== EXERCISE MATERIALS

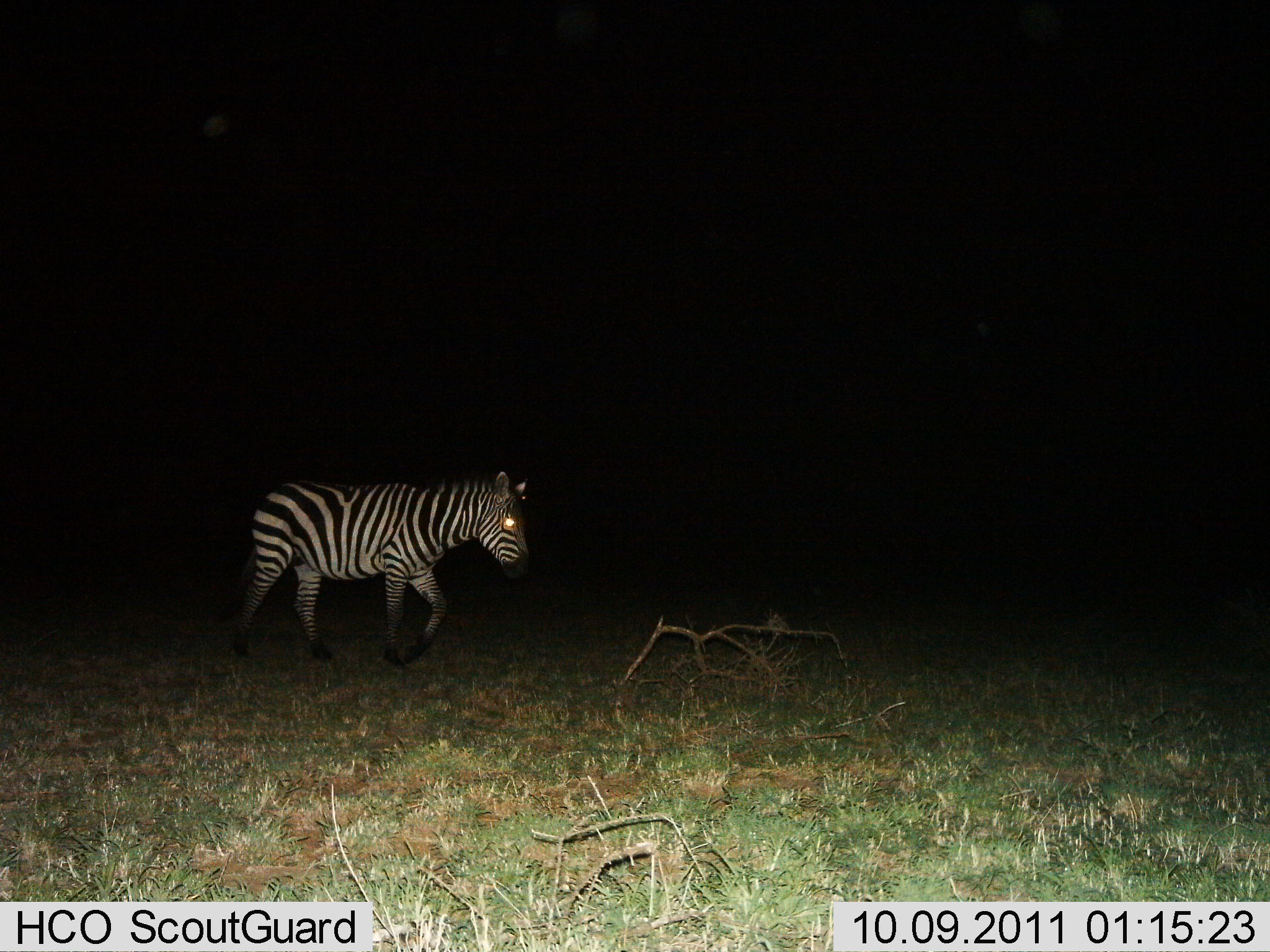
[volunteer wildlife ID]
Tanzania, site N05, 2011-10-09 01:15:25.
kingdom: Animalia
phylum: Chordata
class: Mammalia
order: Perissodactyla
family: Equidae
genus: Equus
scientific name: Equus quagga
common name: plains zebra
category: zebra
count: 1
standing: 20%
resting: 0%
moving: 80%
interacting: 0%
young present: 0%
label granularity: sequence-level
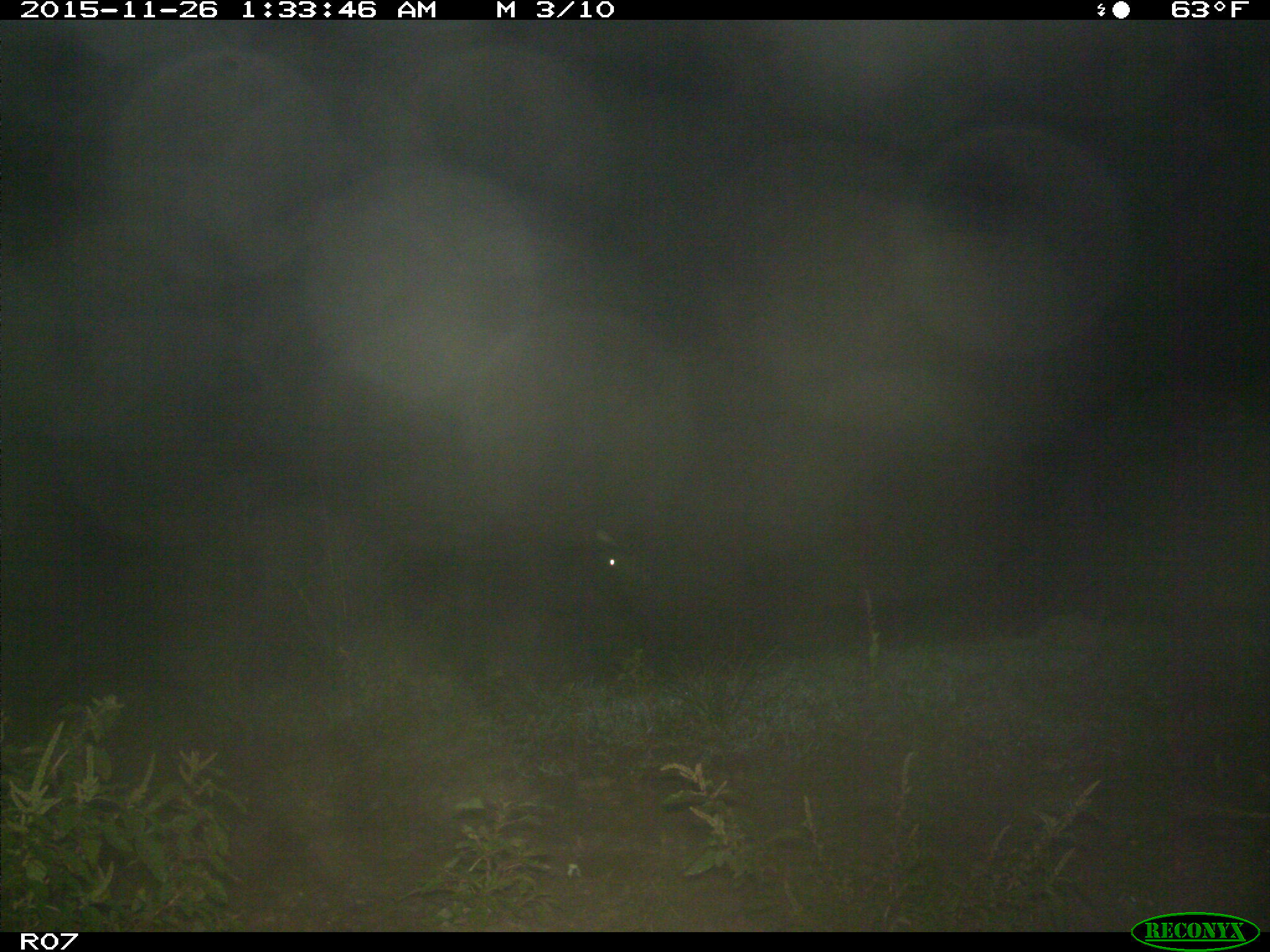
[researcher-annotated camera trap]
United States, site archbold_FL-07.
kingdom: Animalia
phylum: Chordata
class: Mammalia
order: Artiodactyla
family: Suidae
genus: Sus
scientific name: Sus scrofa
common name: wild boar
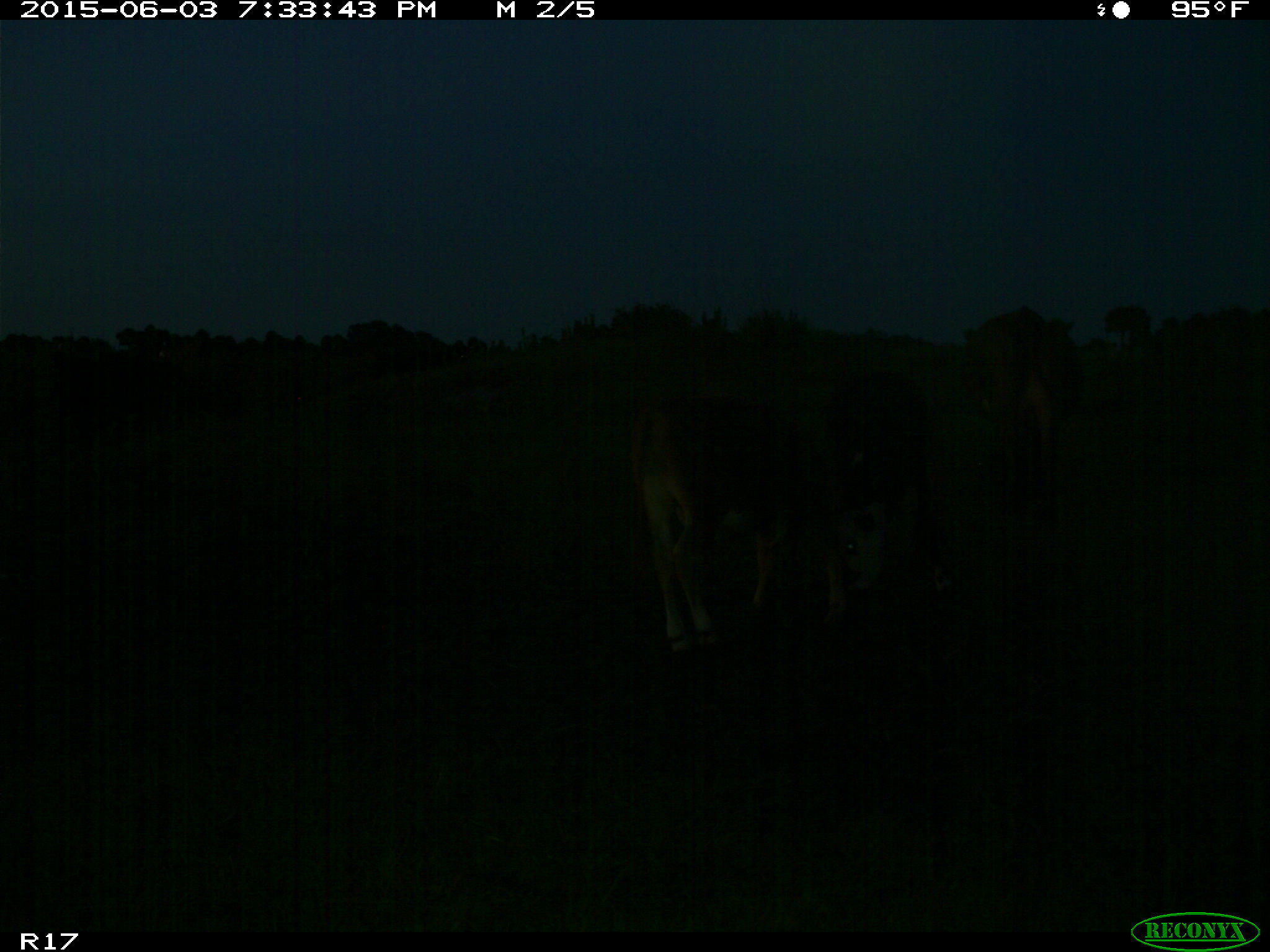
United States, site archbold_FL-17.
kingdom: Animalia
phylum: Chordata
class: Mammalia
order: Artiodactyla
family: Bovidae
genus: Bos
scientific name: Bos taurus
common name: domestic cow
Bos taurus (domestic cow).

====
== EXERCISE MATERIALS

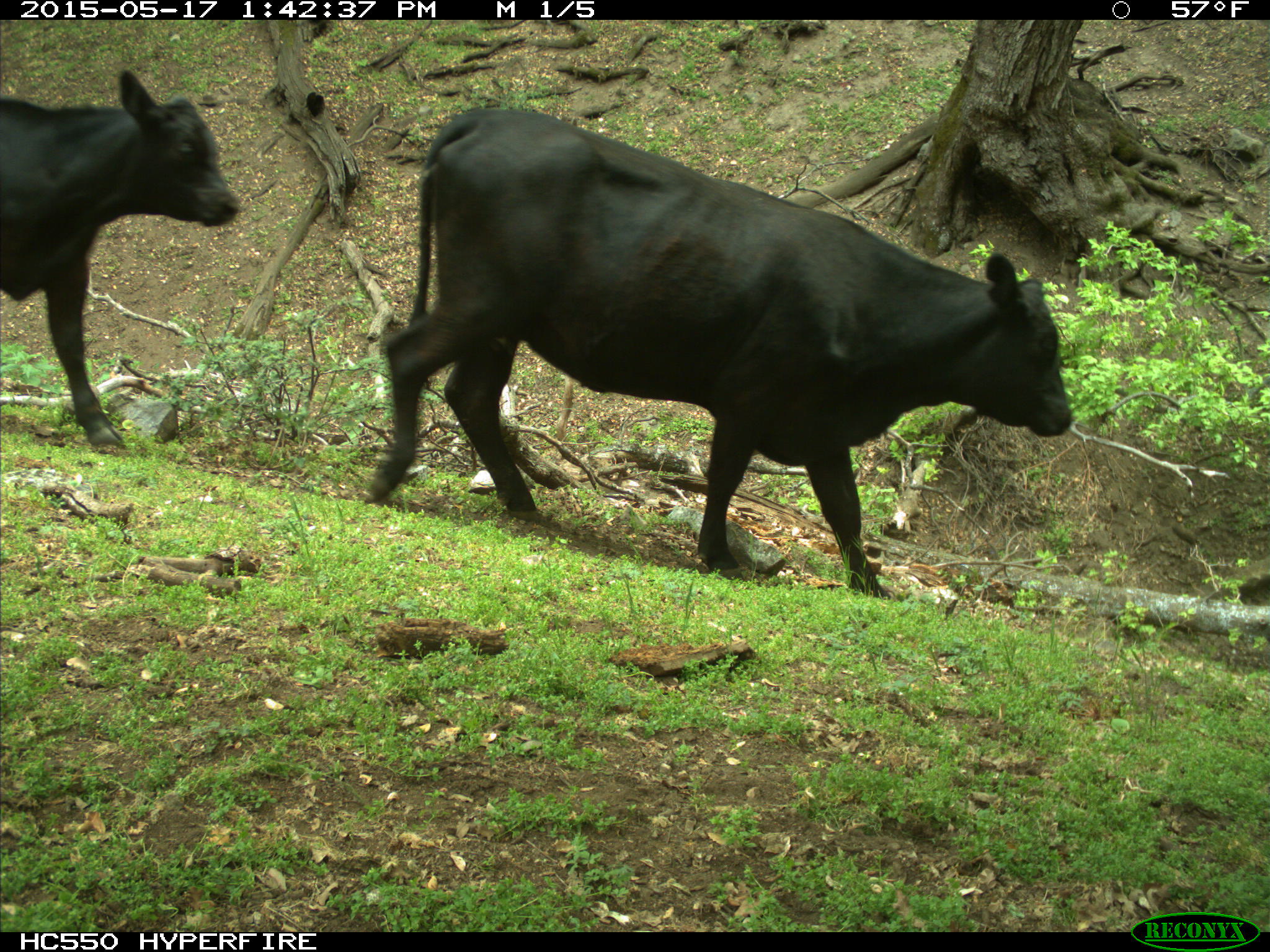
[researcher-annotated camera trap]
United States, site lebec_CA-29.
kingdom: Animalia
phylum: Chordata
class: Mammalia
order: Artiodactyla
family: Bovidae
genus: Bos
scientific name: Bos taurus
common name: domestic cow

====

▶ **PROBLEM TO SOLVE**:
Your answer should be a single number, namely how many lines of the data above hold "States".

▶ **OUTPUT**:
3